Dynamics of silicon metabolism and silicon isotopic discrimination in a marine diatom as a function of pCO₂

Opal accumulation rates in sediments have been used as a proxy for carbon flux, but there is poor understanding of the factors that regulate the Si quota of diatoms. Natural variation in silicon isotopes (δ³⁰Si) in diatom frustules recovered from sediment cores are an alternative to opal mass for reconstructing diatom Si use and potential C export over geological timescales.
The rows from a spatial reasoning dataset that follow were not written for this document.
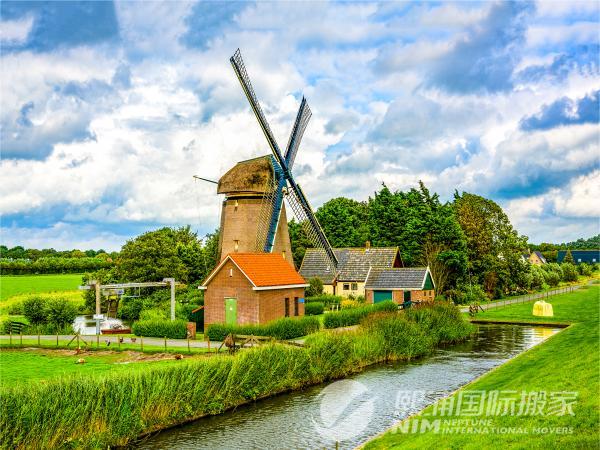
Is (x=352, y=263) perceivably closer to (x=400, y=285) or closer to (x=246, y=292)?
(x=400, y=285)

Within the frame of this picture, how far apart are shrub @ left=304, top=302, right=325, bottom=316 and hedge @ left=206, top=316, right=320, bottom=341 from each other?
949cm

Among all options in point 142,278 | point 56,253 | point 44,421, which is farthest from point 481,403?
point 56,253

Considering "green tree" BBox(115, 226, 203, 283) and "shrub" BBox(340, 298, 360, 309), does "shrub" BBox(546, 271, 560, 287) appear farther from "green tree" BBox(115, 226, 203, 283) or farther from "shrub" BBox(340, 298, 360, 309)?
"green tree" BBox(115, 226, 203, 283)

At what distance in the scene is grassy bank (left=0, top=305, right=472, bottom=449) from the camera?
13.8 meters

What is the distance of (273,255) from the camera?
3731 centimetres

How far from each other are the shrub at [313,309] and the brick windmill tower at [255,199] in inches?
154

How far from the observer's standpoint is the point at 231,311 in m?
33.0

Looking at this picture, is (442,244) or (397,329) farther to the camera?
(442,244)

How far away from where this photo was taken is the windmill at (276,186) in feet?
129

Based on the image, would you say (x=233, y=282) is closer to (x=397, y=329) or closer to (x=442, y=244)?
(x=397, y=329)

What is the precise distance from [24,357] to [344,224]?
152ft

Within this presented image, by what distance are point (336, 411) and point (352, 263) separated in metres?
35.5

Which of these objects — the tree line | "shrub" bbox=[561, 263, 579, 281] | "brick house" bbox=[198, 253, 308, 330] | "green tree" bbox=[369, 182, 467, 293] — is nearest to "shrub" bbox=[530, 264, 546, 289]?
the tree line

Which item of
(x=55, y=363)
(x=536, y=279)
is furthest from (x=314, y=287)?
(x=536, y=279)
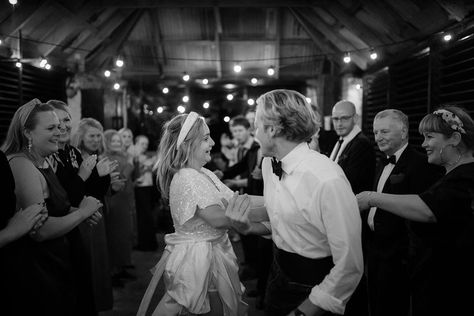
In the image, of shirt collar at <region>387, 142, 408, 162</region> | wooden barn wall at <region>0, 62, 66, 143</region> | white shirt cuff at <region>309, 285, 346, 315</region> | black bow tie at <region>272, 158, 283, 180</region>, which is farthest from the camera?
wooden barn wall at <region>0, 62, 66, 143</region>

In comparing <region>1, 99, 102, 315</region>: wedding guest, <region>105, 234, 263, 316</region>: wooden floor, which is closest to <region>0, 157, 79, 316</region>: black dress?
<region>1, 99, 102, 315</region>: wedding guest

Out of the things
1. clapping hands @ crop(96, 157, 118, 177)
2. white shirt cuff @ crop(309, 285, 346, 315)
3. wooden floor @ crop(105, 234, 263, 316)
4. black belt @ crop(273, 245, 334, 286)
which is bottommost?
wooden floor @ crop(105, 234, 263, 316)

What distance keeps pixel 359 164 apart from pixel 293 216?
2.17 meters

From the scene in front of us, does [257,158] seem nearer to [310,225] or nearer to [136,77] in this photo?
[310,225]

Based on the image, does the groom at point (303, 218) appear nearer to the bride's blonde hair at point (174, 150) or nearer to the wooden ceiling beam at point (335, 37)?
the bride's blonde hair at point (174, 150)

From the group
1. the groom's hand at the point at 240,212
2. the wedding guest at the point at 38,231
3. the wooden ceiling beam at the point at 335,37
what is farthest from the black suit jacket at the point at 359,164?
the wooden ceiling beam at the point at 335,37

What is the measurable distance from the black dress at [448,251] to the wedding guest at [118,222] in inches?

Understanding the physiological factors that may influence the Si quota and the δ³⁰Si isotopic signal is vital for interpreting biogenic silica as a paleoproxy. We investigated the influence of pCO ₂ on the Si quota, fluxes across the cell membrane, and frustule dissolution in the marine diatom Thalassiosira weissflogii and determined the effect that pCO₂ has on the isotopic fractionation of Si. We found that our Si flux estimates mass balance and, for the first time, describe the Si budget of a diatom. The Si quota rose in cells grown with low pCO ₂ (100 ppm) compared with controls (370 ppm), and the increased quota was the result of greater retention of Si (i.e., lower losses of Si through efflux and dissolution). The ratio of efflux:influx decreased twofold as pCO₂ decreased from 750 to 100 ppm. The efflux of silicon is shown to significantly bias measurements of silica dissolution rates determined by isotope dilution, but no effect on the Si isotopic enrichment factor (ε) was observed. The latter effect suggests that silicon isotopic discrimination in diatoms is set by the Si transport step rather than by the polymerization step. This observation supports the use of the δ³⁰Si signal of biogenic silica as an indicator of the percentage utilization of silicic acid.